Due to the relentless persecution of the species for its horn, black rhino populations have plummeted across Africa resulting in fewer than 5,000 left in the wild today. Effective park management, law enforcement and community engagement are essential in conserving wild rhino populations across their range. This translocation provides the opportunity move this incredibly endangered species to well-protected areas which are essential to giving populations a chance for growth and survival, and allowing future generations of people to benefit from their natural heritage.

The 17 rhinos were captured in KwaZulu-Natal, South Africa, and quarantined for six weeks in Imfolozi Game Reserve, After which they were flown from King Shaka airport in Durban to Lilongwe in Malawi, with every precaution taken to ensure their wellbeing throughout the process. From Lilongwe, they were then driven to their new home in Liwonde National Park, where they were released on Tuesday 12 November.

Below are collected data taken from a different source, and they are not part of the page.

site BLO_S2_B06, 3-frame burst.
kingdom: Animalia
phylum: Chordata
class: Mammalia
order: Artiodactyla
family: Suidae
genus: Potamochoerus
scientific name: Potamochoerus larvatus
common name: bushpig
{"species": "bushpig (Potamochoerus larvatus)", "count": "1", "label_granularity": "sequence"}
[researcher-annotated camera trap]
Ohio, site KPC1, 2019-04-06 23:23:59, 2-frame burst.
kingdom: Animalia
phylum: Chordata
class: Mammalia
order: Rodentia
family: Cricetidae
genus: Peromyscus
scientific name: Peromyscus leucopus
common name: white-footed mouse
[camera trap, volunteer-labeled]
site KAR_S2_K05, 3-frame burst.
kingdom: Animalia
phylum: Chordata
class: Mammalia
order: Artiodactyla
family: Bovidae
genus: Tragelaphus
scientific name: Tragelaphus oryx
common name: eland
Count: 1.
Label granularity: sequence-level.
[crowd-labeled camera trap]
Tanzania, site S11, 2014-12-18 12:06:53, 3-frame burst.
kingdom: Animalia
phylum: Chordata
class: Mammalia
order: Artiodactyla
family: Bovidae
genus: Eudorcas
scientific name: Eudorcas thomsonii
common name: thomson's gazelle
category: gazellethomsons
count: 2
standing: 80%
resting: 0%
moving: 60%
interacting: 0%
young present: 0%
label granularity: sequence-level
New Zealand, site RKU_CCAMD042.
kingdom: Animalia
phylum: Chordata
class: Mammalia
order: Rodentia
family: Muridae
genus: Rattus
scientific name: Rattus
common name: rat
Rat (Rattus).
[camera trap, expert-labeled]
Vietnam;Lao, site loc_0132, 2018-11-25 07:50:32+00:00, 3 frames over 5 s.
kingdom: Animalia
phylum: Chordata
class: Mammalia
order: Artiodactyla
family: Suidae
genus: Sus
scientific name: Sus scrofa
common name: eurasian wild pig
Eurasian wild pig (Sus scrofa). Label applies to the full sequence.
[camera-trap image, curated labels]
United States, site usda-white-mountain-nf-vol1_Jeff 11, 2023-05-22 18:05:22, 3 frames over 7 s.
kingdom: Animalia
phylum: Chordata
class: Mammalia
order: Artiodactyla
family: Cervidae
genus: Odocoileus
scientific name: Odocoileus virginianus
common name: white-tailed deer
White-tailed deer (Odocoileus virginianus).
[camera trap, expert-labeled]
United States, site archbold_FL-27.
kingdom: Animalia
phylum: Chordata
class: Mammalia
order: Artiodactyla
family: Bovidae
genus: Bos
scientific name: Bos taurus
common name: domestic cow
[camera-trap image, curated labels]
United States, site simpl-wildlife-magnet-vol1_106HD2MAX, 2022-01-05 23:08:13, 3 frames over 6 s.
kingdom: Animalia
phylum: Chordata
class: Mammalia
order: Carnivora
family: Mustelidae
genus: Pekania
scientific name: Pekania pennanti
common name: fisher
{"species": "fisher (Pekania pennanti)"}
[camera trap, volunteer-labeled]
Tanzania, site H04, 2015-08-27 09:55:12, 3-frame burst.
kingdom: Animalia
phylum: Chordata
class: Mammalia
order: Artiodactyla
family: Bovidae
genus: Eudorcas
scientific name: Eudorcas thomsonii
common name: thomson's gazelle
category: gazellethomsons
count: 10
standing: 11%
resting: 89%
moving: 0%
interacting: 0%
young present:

Since their release, African Parks has intensively monitored the rhinos to ensure their health and successful adaptation to their new environment and all appear to be settling in well. Rangers conduct patrols daily and innovative technology has enabled the rhinos to be tracked on a live-time basis. Liwonde has been managed by African Parks in partnership with the DNPW since 2015. Since assuming management, we overhauled law enforcement and have worked extensively with communities to secure the park, where not a single rhino or elephant has been lost to poaching in two and a half years. The translocation was made possible with the support of Stichting Natura Africae, Vale Logistics and Save the Rhino International. WWF Belgium, The Wyss Foundation, and the People’s Postcode Lottery have provided key multi-year support for the overall management of these parks.

The Journey

17 black rhinos have made the historic journey from the Imfolozi Game Reserve in South Africa to Liwonde National Park in Malawi in one of the largest international rhino translocations to date spanning over 1,788.21 km (1,111.14 miles).

Watch Now

Rhinos disappeared from Malawi by the 1980’s, but in 2003, in collaboration with the Malawian DNPW, they were brought back to Majete Wildlife Reserve. Since their return, not one has been lost to poaching.